__Task brief__
All of the records below need to be returned exactly.

** Supplied material follows **

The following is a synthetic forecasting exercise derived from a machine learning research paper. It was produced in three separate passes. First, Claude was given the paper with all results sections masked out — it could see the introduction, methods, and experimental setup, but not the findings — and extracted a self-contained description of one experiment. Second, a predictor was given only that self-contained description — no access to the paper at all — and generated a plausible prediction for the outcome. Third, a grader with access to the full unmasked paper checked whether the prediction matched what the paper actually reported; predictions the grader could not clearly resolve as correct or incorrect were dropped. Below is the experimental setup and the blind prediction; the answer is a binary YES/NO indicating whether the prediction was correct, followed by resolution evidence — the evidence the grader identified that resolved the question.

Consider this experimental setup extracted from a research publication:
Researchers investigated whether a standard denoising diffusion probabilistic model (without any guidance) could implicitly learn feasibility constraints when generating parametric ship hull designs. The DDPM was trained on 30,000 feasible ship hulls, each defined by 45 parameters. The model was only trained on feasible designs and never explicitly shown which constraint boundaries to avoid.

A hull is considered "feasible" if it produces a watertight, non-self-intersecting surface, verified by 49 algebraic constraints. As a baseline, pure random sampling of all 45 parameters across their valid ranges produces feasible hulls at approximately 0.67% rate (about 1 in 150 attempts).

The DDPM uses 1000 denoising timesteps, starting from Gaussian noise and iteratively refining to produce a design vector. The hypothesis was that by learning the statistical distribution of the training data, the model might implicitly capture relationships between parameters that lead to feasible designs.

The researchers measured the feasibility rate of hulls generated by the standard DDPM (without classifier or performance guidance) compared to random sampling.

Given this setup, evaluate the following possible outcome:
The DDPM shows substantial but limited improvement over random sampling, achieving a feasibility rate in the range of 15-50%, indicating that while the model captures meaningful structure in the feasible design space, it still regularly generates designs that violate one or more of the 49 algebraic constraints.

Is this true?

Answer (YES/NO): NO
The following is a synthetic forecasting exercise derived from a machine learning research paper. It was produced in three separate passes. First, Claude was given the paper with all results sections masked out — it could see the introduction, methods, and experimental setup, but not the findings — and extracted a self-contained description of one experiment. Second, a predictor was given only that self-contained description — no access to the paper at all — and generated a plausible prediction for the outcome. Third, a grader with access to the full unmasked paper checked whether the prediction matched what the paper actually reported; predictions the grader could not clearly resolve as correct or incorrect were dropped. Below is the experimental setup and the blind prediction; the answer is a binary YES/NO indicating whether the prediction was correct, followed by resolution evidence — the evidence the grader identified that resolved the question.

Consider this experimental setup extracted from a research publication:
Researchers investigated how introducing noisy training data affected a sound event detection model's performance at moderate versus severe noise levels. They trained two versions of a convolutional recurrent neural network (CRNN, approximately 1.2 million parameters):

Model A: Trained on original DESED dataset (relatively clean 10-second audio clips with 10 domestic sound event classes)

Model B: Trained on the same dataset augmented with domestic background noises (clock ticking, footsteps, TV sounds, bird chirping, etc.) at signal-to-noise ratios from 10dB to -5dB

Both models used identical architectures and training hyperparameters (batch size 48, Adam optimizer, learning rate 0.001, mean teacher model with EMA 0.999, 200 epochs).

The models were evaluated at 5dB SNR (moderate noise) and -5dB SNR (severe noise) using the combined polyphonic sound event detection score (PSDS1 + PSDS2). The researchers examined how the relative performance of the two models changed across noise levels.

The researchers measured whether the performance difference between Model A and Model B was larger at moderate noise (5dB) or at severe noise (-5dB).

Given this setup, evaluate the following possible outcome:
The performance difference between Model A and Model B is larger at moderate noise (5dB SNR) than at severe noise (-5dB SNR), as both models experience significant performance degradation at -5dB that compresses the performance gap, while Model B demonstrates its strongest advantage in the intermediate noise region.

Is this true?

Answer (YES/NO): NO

** End of Supplied material **

__Completed task__
The following is a synthetic forecasting exercise derived from a machine learning research paper. It was produced in three separate passes. First, Claude was given the paper with all results sections masked out — it could see the introduction, methods, and experimental setup, but not the findings — and extracted a self-contained description of one experiment. Second, a predictor was given only that self-contained description — no access to the paper at all — and generated a plausible prediction for the outcome. Third, a grader with access to the full unmasked paper checked whether the prediction matched what the paper actually reported; predictions the grader could not clearly resolve as correct or incorrect were dropped. Below is the experimental setup and the blind prediction; the answer is a binary YES/NO indicating whether the prediction was correct, followed by resolution evidence — the evidence the grader identified that resolved the question.

Consider this experimental setup extracted from a research publication:
Researchers investigated whether a standard denoising diffusion probabilistic model (without any guidance) could implicitly learn feasibility constraints when generating parametric ship hull designs. The DDPM was trained on 30,000 feasible ship hulls, each defined by 45 parameters. The model was only trained on feasible designs and never explicitly shown which constraint boundaries to avoid.

A hull is considered "feasible" if it produces a watertight, non-self-intersecting surface, verified by 49 algebraic constraints. As a baseline, pure random sampling of all 45 parameters across their valid ranges produces feasible hulls at approximately 0.67% rate (about 1 in 150 attempts).

The DDPM uses 1000 denoising timesteps, starting from Gaussian noise and iteratively refining to produce a design vector. The hypothesis was that by learning the statistical distribution of the training data, the model might implicitly capture relationships between parameters that lead to feasible designs.

The researchers measured the feasibility rate of hulls generated by the standard DDPM (without classifier or performance guidance) compared to random sampling.

Given this setup, evaluate the following possible outcome:
The DDPM shows substantial but limited improvement over random sampling, achieving a feasibility rate in the range of 15-50%, indicating that while the model captures meaningful structure in the feasible design space, it still regularly generates designs that violate one or more of the 49 algebraic constraints.

Is this true?

Answer (YES/NO): NO
The following is a synthetic forecasting exercise derived from a machine learning research paper. It was produced in three separate passes. First, Claude was given the paper with all results sections masked out — it could see the introduction, methods, and experimental setup, but not the findings — and extracted a self-contained description of one experiment. Second, a predictor was given only that self-contained description — no access to the paper at all — and generated a plausible prediction for the outcome. Third, a grader with access to the full unmasked paper checked whether the prediction matched what the paper actually reported; predictions the grader could not clearly resolve as correct or incorrect were dropped. Below is the experimental setup and the blind prediction; the answer is a binary YES/NO indicating whether the prediction was correct, followed by resolution evidence — the evidence the grader identified that resolved the question.

Consider this experimental setup extracted from a research publication:
Researchers investigated how introducing noisy training data affected a sound event detection model's performance at moderate versus severe noise levels. They trained two versions of a convolutional recurrent neural network (CRNN, approximately 1.2 million parameters):

Model A: Trained on original DESED dataset (relatively clean 10-second audio clips with 10 domestic sound event classes)

Model B: Trained on the same dataset augmented with domestic background noises (clock ticking, footsteps, TV sounds, bird chirping, etc.) at signal-to-noise ratios from 10dB to -5dB

Both models used identical architectures and training hyperparameters (batch size 48, Adam optimizer, learning rate 0.001, mean teacher model with EMA 0.999, 200 epochs).

The models were evaluated at 5dB SNR (moderate noise) and -5dB SNR (severe noise) using the combined polyphonic sound event detection score (PSDS1 + PSDS2). The researchers examined how the relative performance of the two models changed across noise levels.

The researchers measured whether the performance difference between Model A and Model B was larger at moderate noise (5dB) or at severe noise (-5dB).

Given this setup, evaluate the following possible outcome:
The performance difference between Model A and Model B is larger at moderate noise (5dB SNR) than at severe noise (-5dB SNR), as both models experience significant performance degradation at -5dB that compresses the performance gap, while Model B demonstrates its strongest advantage in the intermediate noise region.

Is this true?

Answer (YES/NO): NO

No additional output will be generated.